Items listed in a dataset:

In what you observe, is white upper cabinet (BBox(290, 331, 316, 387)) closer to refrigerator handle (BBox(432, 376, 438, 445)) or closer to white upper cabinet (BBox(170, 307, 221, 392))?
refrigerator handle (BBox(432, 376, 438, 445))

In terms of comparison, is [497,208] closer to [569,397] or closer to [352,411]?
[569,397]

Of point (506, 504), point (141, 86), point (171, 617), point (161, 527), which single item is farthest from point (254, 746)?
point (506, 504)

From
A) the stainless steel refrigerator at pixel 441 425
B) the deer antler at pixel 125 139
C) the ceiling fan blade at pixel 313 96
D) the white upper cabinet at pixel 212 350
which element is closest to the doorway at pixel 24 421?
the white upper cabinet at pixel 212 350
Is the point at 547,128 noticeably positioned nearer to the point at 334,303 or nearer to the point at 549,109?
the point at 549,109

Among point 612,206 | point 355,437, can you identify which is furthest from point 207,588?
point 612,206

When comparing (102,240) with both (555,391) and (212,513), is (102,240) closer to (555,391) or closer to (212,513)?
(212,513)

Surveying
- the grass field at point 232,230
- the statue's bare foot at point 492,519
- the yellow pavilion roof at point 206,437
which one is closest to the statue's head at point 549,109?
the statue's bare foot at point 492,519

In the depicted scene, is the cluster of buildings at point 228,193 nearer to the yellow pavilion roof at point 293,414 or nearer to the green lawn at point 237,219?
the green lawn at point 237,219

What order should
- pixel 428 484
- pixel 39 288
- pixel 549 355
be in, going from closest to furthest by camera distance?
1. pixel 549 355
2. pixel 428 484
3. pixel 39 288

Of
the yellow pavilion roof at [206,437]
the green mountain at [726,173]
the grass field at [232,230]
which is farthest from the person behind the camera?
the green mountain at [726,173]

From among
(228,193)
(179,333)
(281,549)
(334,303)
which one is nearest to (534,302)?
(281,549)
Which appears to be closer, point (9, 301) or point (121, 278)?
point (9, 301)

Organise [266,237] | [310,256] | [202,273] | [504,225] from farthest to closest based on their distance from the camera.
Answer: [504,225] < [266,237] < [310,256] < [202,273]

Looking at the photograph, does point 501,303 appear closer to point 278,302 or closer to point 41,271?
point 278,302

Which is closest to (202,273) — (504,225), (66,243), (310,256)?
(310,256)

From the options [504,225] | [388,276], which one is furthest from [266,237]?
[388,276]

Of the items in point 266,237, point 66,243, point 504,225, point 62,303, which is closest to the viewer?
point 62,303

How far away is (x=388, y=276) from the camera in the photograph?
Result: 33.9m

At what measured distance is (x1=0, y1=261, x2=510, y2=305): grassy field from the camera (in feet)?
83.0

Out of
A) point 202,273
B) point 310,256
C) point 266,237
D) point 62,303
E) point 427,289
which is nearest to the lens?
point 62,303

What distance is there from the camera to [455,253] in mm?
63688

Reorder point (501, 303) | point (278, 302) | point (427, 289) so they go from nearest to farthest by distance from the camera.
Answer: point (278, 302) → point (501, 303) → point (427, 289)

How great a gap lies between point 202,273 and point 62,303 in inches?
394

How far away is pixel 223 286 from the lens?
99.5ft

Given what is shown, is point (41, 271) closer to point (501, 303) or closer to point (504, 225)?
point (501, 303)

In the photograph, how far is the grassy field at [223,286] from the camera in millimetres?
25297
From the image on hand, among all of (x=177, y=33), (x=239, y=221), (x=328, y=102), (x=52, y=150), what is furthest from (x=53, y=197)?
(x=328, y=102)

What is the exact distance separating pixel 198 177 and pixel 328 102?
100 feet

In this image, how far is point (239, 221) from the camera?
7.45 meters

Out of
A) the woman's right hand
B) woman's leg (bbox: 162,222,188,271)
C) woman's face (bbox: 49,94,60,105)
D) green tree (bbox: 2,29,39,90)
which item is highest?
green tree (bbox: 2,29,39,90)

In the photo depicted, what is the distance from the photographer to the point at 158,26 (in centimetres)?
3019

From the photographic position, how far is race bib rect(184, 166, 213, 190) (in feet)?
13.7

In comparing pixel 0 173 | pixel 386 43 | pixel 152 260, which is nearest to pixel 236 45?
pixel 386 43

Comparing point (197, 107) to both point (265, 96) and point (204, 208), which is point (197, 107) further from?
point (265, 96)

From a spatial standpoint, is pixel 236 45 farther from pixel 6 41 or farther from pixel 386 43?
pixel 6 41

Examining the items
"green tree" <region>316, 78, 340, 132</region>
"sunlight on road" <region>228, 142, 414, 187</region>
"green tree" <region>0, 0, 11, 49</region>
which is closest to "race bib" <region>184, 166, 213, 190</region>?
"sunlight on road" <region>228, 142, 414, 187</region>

_Task instructions_: Extract every line of the items above and repeat each one exactly.

_The output_:
In what you observe, is white upper cabinet (BBox(290, 331, 316, 387)) closer to refrigerator handle (BBox(432, 376, 438, 445)) or closer to white upper cabinet (BBox(170, 307, 221, 392))?
refrigerator handle (BBox(432, 376, 438, 445))

In terms of comparison, is [497,208] closer to [569,397] or closer to [352,411]?
[569,397]

Of point (506, 504), point (141, 86), point (171, 617), point (161, 527), which single item is farthest from point (254, 746)?
point (506, 504)

From
A) the stainless steel refrigerator at pixel 441 425
B) the deer antler at pixel 125 139
C) the ceiling fan blade at pixel 313 96
D) the white upper cabinet at pixel 212 350
which element is closest to the doorway at pixel 24 421?
the white upper cabinet at pixel 212 350
Is the point at 547,128 noticeably positioned nearer to the point at 334,303 or nearer to the point at 549,109?
the point at 549,109

Among point 612,206 | point 355,437, can you identify which is furthest from point 207,588?
point 612,206

When comparing (102,240) with both (555,391) and (212,513), is (102,240) closer to (555,391) or closer to (212,513)?
(212,513)

Surveying
- the grass field at point 232,230
- the statue's bare foot at point 492,519
- the yellow pavilion roof at point 206,437
which one is closest to the statue's head at point 549,109?
the statue's bare foot at point 492,519

In the depicted scene, is the cluster of buildings at point 228,193 nearer to the yellow pavilion roof at point 293,414 or nearer to the green lawn at point 237,219?
the green lawn at point 237,219

What order should
- pixel 428 484
- pixel 39 288
- pixel 549 355
be in, going from closest to furthest by camera distance?
1. pixel 549 355
2. pixel 428 484
3. pixel 39 288

Of
the yellow pavilion roof at [206,437]
the green mountain at [726,173]
the grass field at [232,230]
which is farthest from the person behind the camera?
the green mountain at [726,173]

From among
(228,193)
(179,333)
(281,549)
(334,303)
which one is nearest to (534,302)?
(281,549)
Which appears to be closer, point (9, 301) or point (121, 278)?
point (9, 301)

Organise [266,237] | [310,256] | [202,273] | [504,225] from farthest to closest based on their distance from the camera.
Answer: [504,225] < [266,237] < [310,256] < [202,273]

Looking at the photograph, does point 501,303 appear closer to point 278,302 or closer to point 41,271?
point 278,302

Which is closest to (202,273) — (504,225), (66,243), (310,256)?
(310,256)

From the options [504,225] | [388,276], which one is furthest from [266,237]?
[388,276]

Of the items in point 266,237, point 66,243, point 504,225, point 62,303, which is closest to the viewer?
point 62,303

How far away is (x=388, y=276) from the camera in the photograph?
Result: 33.9m

At what measured distance is (x1=0, y1=261, x2=510, y2=305): grassy field from the camera (in feet)?
83.0

Out of
A) point 202,273
B) point 310,256
C) point 266,237
D) point 62,303
E) point 427,289
which is nearest to the lens?
point 62,303

What distance is there from the camera to [455,253] in mm?
63688

Reorder point (501, 303) | point (278, 302) | point (427, 289) so they go from nearest to farthest by distance from the camera.
Answer: point (278, 302) → point (501, 303) → point (427, 289)

How great a gap lies between point 202,273 and point 62,303 in inches?
394

How far away is pixel 223 286 from the lens?
99.5ft

Given what is shown, is point (41, 271) closer to point (501, 303) or closer to point (504, 225)?
point (501, 303)

In the photograph, how far is the grassy field at [223,286] from the camera in millimetres?
25297
From the image on hand, among all of (x=177, y=33), (x=239, y=221), (x=328, y=102), (x=52, y=150), what is furthest from (x=53, y=197)?
(x=328, y=102)

What is the exact distance separating pixel 198 177 and pixel 328 102?
100 feet

In this image, how far is point (239, 221) from the camera?
7.45 meters

Out of
A) the woman's right hand
B) woman's leg (bbox: 162,222,188,271)
C) woman's face (bbox: 49,94,60,105)
D) green tree (bbox: 2,29,39,90)
which item is highest?
green tree (bbox: 2,29,39,90)

In the photo depicted, what is the distance from the photographer to the point at 158,26 (in centimetres)?
3019

From the photographic position, how far is race bib rect(184, 166, 213, 190) (in feet)?
13.7

In comparing pixel 0 173 | pixel 386 43 | pixel 152 260, which is nearest to pixel 236 45?
pixel 386 43

Comparing point (197, 107) to both point (265, 96) and point (204, 208), which is point (197, 107) further from?
point (265, 96)

From a spatial standpoint, is pixel 236 45 farther from pixel 6 41 or farther from pixel 386 43?
pixel 6 41

Examining the items
"green tree" <region>316, 78, 340, 132</region>
"sunlight on road" <region>228, 142, 414, 187</region>
"green tree" <region>0, 0, 11, 49</region>
which is closest to "race bib" <region>184, 166, 213, 190</region>?
"sunlight on road" <region>228, 142, 414, 187</region>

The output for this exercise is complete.